What lies between a day job and a dream job? This speaks to our obstacles and risks. Not physical ones, or what others may put up, but the ones in our minds. The ones we constantly do, not enough time, do stupid things with money, indecisiveness, doubt, and others.
Falling in like with a job you don’t love. This chapter hit home with me. A lot of my success relies on me directing and convincing individuals to do something that would help them in the long run. At the moment, I am struggling with this with my customers. Due to that, I have begun to resent my job. I don’t look forward to going into work. Jon says we should draw parallels between our dream job and our current day job. What do you do now that would be a part of your dream job? What could you do differently now in order to prepare you for that dream? He also speaks on the effort you put in and actually working those 40 hours, even if you can get your job done in 32. Way to go for making things more efficient, but you still owe the company 8 hours. I am guilty of this at times. The role’s duties were so inefficient and complicated; it took three weeks every month to accomplish one task. Over the course of 18 months, not only did I do that task, but I worked towards bettering it. Now, it takes 3 days. What do I do with the rest of the month?

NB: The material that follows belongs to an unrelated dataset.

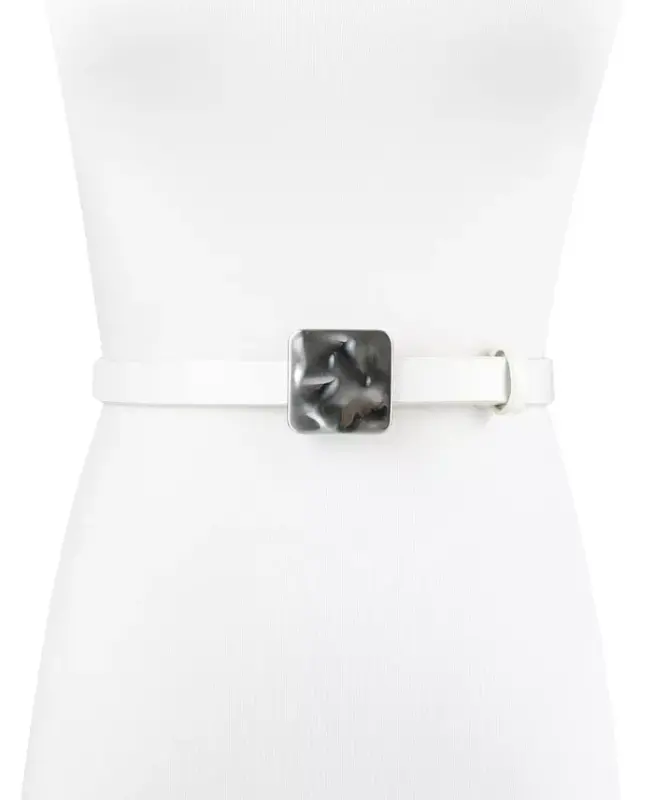 Women's Skinny Hammered Plaque Buckle Belt - 5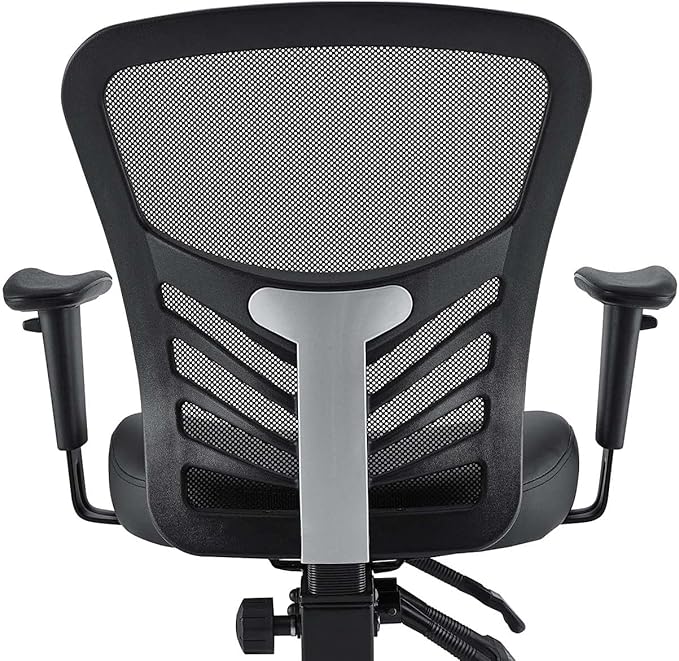 Modway Articulate Mesh Office Chair with Fully Adjustable Vegan Leather Seat In Black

Wait on the main stage. The main point was to be patient and sometimes invisibility is your ally. Take time to craft your skill, practice, make mistakes, learn from them, and get better. Do all that in front of 30 people rather than 3,000.
There will be hustle. Put in the proper time and effort into your hustle. Measure success, but make sure it is related to the hustle, not the items that are out of your control.
Learn to Be Successful at Success. Make sure you don’t lose sight of what your definition of success is. Don’t be successful at something just short of your dream. Don’t say yes to the wrong opportunities.
All of that and more. Overall great book. Quitter: Closing The Gap Between Your Day Job And Your Dream Job by Jon Acuff. I wish you well on your journey to a fulfilling job.